Y que mejor opción para “sentirme mejor” que uno de esos santuarios del capitalismo de ficción que como hongos (o más bien como setas de gourmet) pueblan el mundo occidental (eso que los hipócritas también denominan con mucho humor “El mundo libre”). Les llaman SPA.

Llegas allí y un señor con cara de médico y título de tornero fresador te recomienda un circuito anti-estrés que “ahora” tienen de oferta y que suplementado por un tratamiento de masaje no incluido conseguirá que te sientas como Sisi Emperatriz. Por un módico precio puedes entrar en un circuito en el que a 70ºC y 90% de humedad sudarás como un cerdo en un zulo iluminado con luces de puticlub. Volverás a sudar en un cubo de madera igual de caluroso pero más seco que la mojama y después se te cortará la respiración mientras entras y sales de unas piscinas con agua ardiendo y helada sucesivamente. Alguien te ha explicado los beneficios de los cambios de temperatura bruscos para la circulación pero tú te preguntas que tal le sentará eso mismo a tu maltrecho corazón. También te preguntas para tus adentros si hacer eso una vez al año tendrá realmente algún efecto en tu hasta entonces olvidada salud pero tampoco pierdes mucho tiempo en eso porque enseguida te dan unos chorros con agua en el cuello que aunque te dejan marcas desgarradoras en tu piel asumes que son por una buena causa. Tras unas duchas sin jabón que de nuevo el agua caliente da paso a un agua gélida que te recuerdan a cuando la bombona se quedaba sin butano en casa de tus padres gracias a Dios llegas al Jacuzzi pero desgraciadamente tampoco te puedes relajar cómo quisieras. Primero porque cuando llegas al borde de la pileta ves que está repleta de sonrientes señoras celulíticas de bañador negro y flamígeras posaderas que te impiden el paso hacia las burbujas y después porque cuando has accedido por fin a una esquinita del santuario, ganándole la posición a un señor miope de Toledo incapaz de reconocer el horizonte, te das cuenta de que un malhumorado chico con un grafitti de letras celtas tatuado en la espalda y brazos almidonados de forma implacable, que muy probablemente domina además los campeonatos de tunning del pueblo de sus padres, te está mirando fijamente con ganas de que te marches.

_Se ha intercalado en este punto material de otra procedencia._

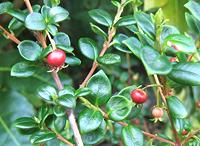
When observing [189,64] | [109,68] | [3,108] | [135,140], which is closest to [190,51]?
[189,64]

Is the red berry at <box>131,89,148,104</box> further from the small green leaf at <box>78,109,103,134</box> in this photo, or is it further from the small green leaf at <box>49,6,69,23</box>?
the small green leaf at <box>49,6,69,23</box>

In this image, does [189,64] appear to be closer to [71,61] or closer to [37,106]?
[71,61]

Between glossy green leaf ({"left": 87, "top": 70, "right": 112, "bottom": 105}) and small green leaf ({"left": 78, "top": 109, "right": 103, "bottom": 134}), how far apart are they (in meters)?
0.03

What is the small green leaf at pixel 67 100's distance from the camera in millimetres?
687

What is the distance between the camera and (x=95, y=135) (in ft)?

Sales al mundo mojado dolorido, tremendamente cansado y con la tensión fluctuando al ritmo del Ibex 35 pero con las fuerzas suficientes para meterte un entrecot entre pecho y espalda con el que recuperar las toxinas que tu cuerpo mando al exilio hace unas horas.

Al día siguiente volverás al atasco, a soñar con el BMW de tu jefe, a piratear con el ADSL películas y discos que jamás vas a ver o escuchar, a comprarte la película de serie B que “regalan” con el Marca que permanecerá años con el mismo envoltorio de plástico original antes de acabar en la basura y a poner el Tom Tom para ir del trabajo a casa.